#### WHAT YOU WILL DO
Write out again, unchanged, the line that has "family: Cercopithecidae" and each following line through the end of the entries below; leave pictures out.

Stored data entries:
■ ■ ■
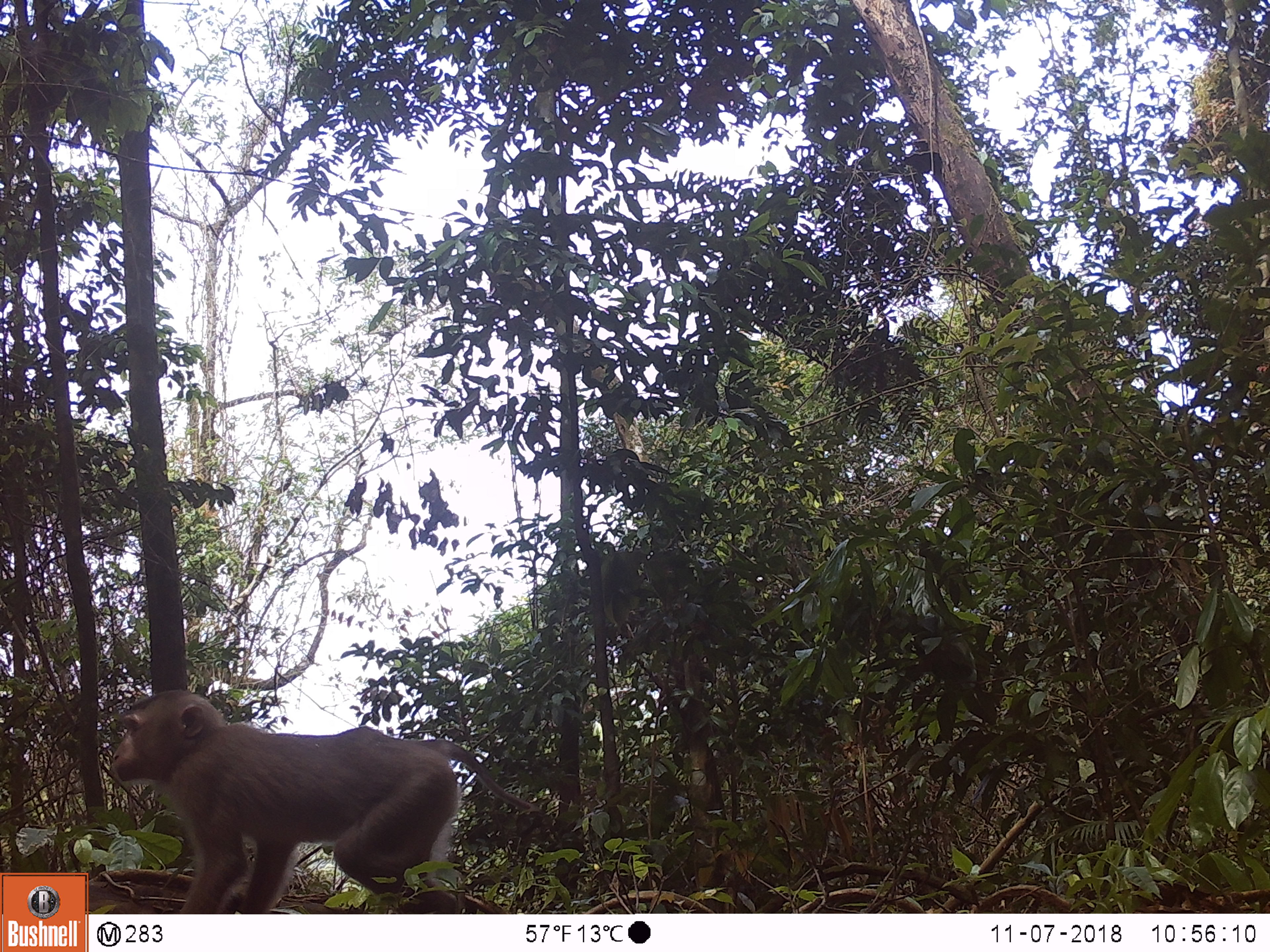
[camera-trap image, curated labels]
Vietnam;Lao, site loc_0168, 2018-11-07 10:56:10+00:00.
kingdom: Animalia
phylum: Chordata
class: Mammalia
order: Primates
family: Cercopithecidae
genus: Macaca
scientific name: Macaca nemestrina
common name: pig-tailed macaque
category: pig tailed macaque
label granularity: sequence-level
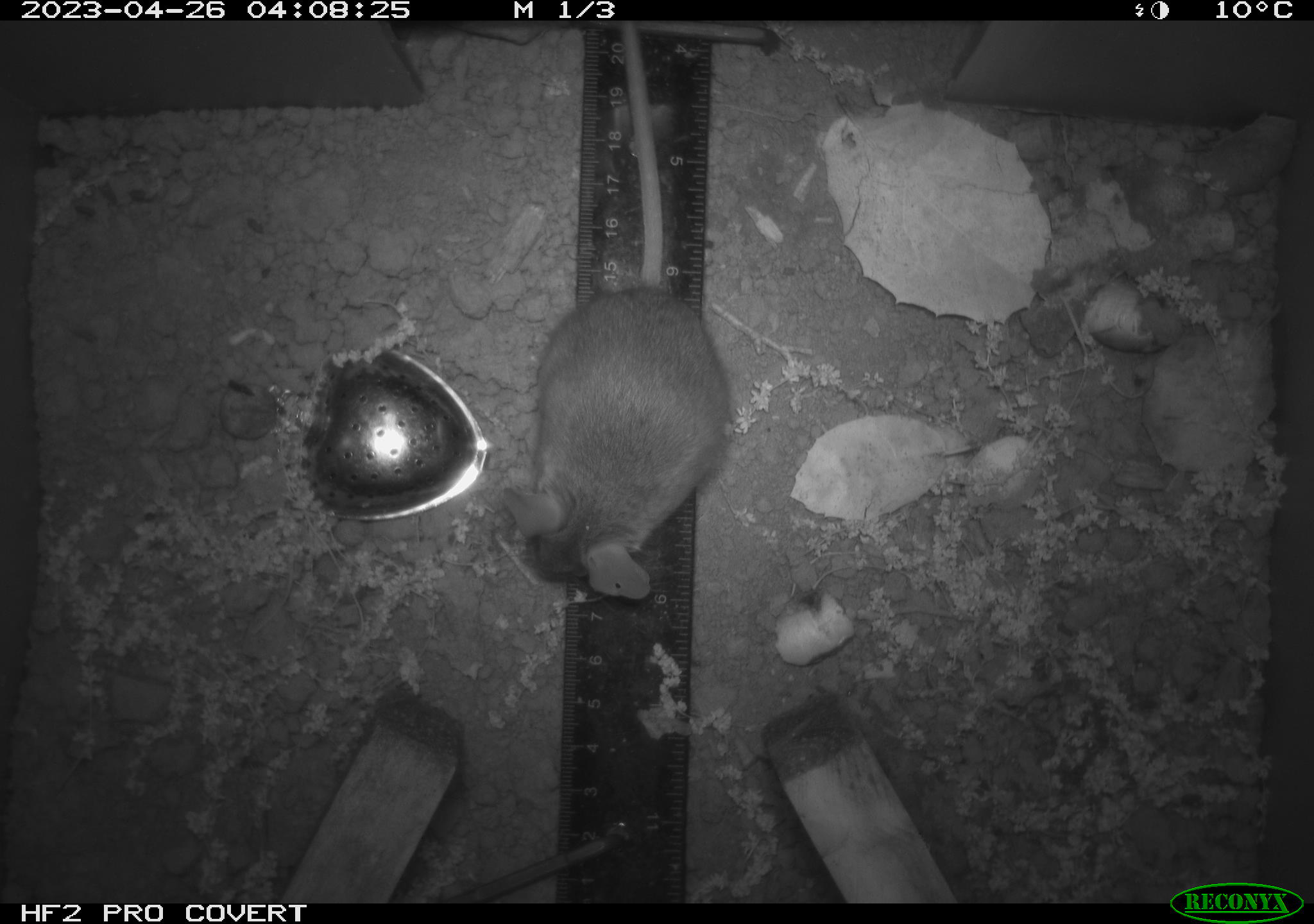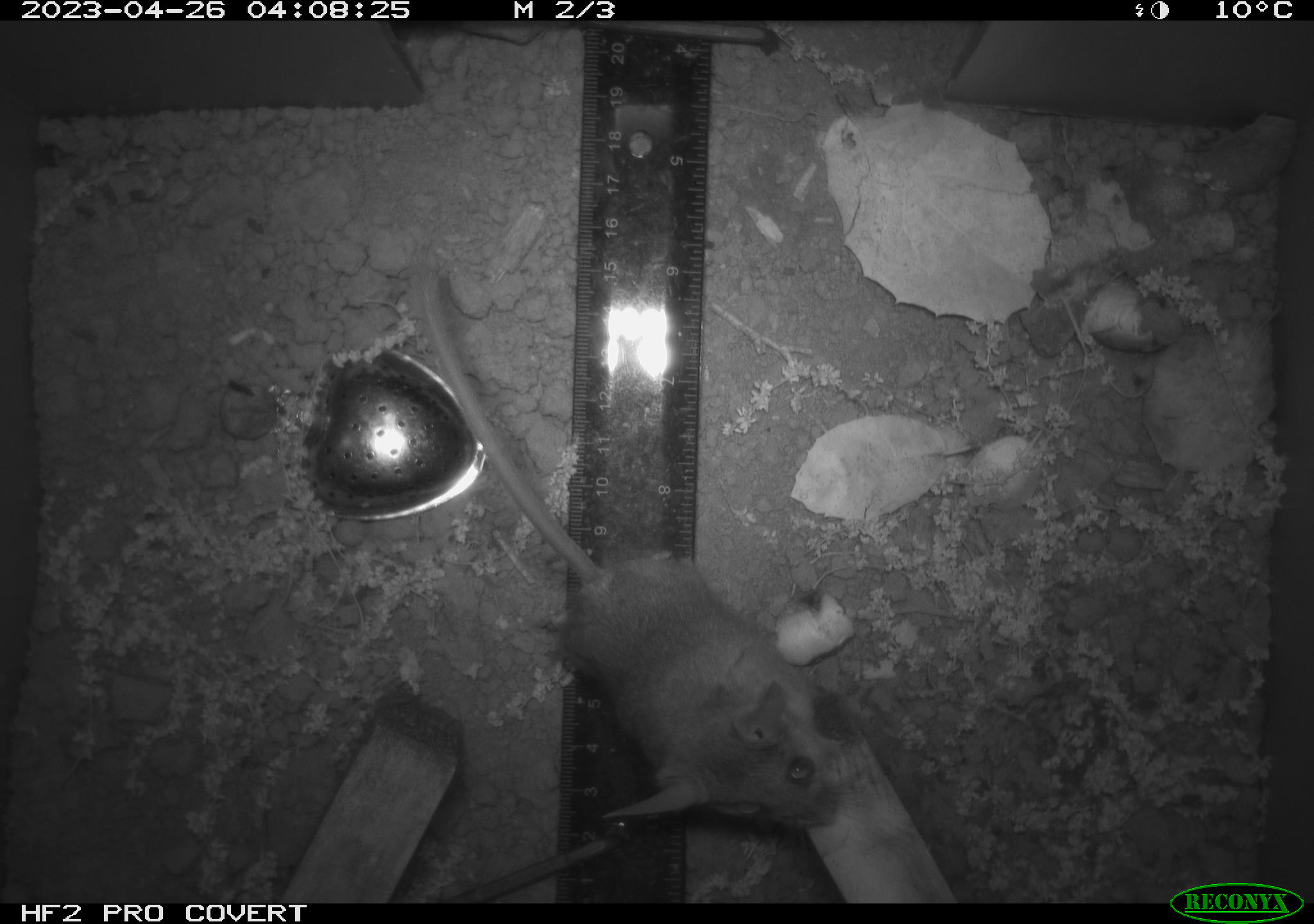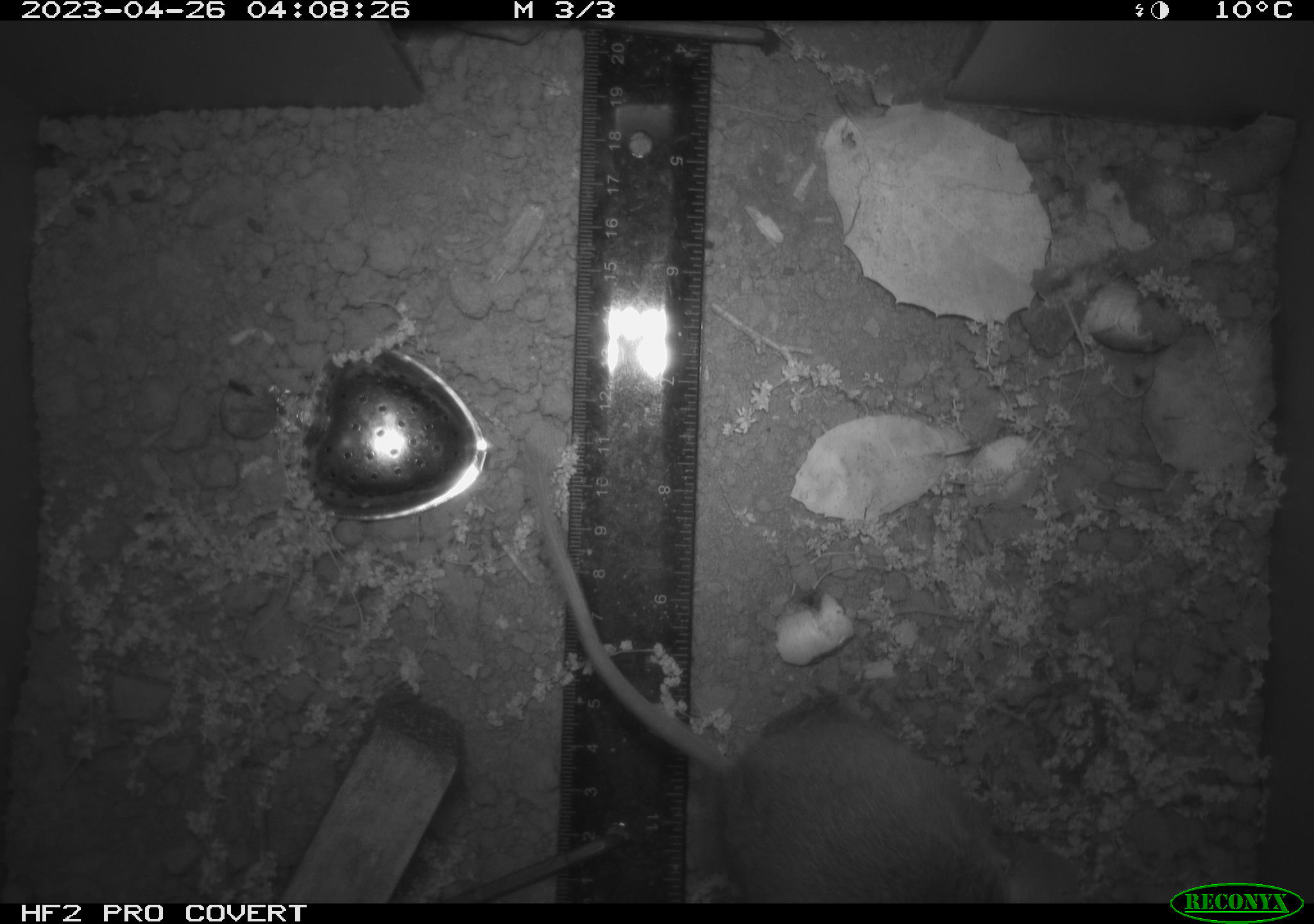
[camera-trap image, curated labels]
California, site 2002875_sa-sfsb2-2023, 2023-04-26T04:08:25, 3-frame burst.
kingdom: Animalia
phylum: Chordata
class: Mammalia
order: Rodentia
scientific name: Rodentia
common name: mouse species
■ ■ ■
#### WRITTEN REPLY
family: Cercopithecidae
genus: Macaca
scientific name: Macaca nemestrina
common name: pig-tailed macaque
category: pig tailed macaque
label granularity: sequence-level
[camera-trap image, curated labels]
California, site 2002875_sa-sfsb2-2023, 2023-04-26T04:08:25, 3-frame burst.
kingdom: Animalia
phylum: Chordata
class: Mammalia
order: Rodentia
scientific name: Rodentia
common name: mouse species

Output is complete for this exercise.